Table 3. Reliability coefficients (Cronbach’s alpha) for the tests in Exact shows the coefficients of reliability for each of the Exact tests, calculated using Cronbach’s alpha statistic, which is a measure of the internal test consistency. Note that the reliability coefficients shown in the table are all high (around 0.9) except for the reading comprehension test, where the reliabilities are nearer 0.8. This is because reading comprehension scores are based on a relatively small number of test items. These results show that all the tests in Exact have satisfactory reliability.
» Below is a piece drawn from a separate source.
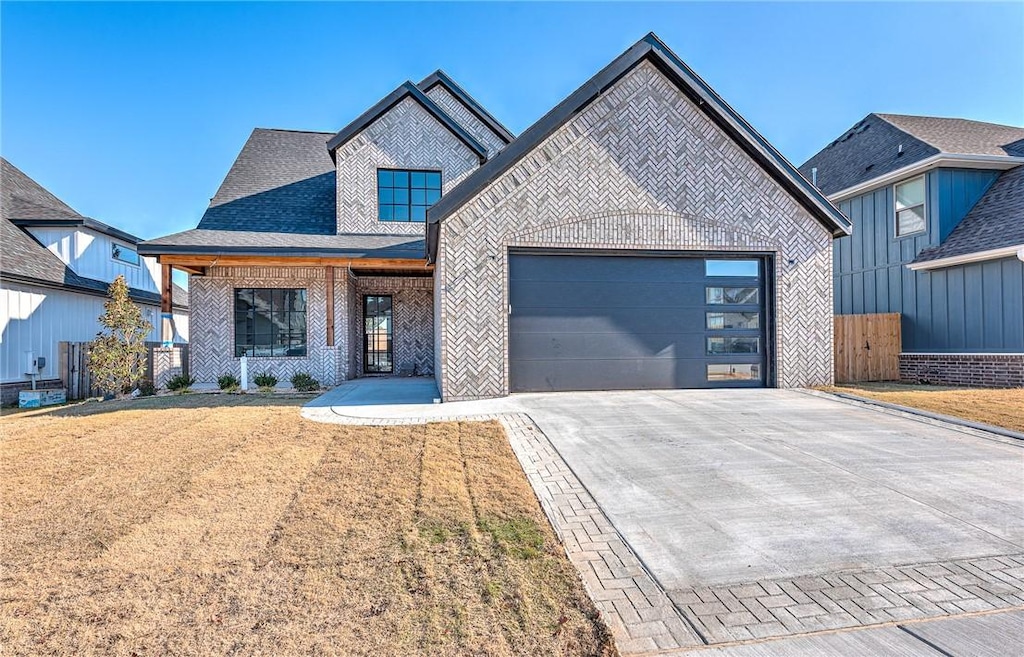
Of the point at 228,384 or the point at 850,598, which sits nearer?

Although test-retest reliability is frequently quoted in test manuals, this measure is problematic because students are likely to remember items and answers from the previous assessment, which results in confounding memory factors. However, since Exact comprises two parallel forms, these can be compared in a test-retest situation, which is arguably a more satisfactory method of checking the test reliability since the test content is different in the two forms. To achieve this, Exact reading comprehension and spelling test data were collected from a total of 373 students aged 11-16 attending a large secondary academy in South London. The test-retest correlation coefficients over a period of six months were: spelling 0.757, reading comprehension accuracy 0.614, reading comprehension speed 0.511, these results all being statistically significant at p<0.001. (Word recognition and writing/typing to dictation were not tested in this project.) Given the nature of the reading comprehension test, with five increasingly lengthy and complex texts of different genres and on different topics, together with progressively challenging questions, this result clearly demonstrates satisfactory psychometric and educational integrity of the assessment methods.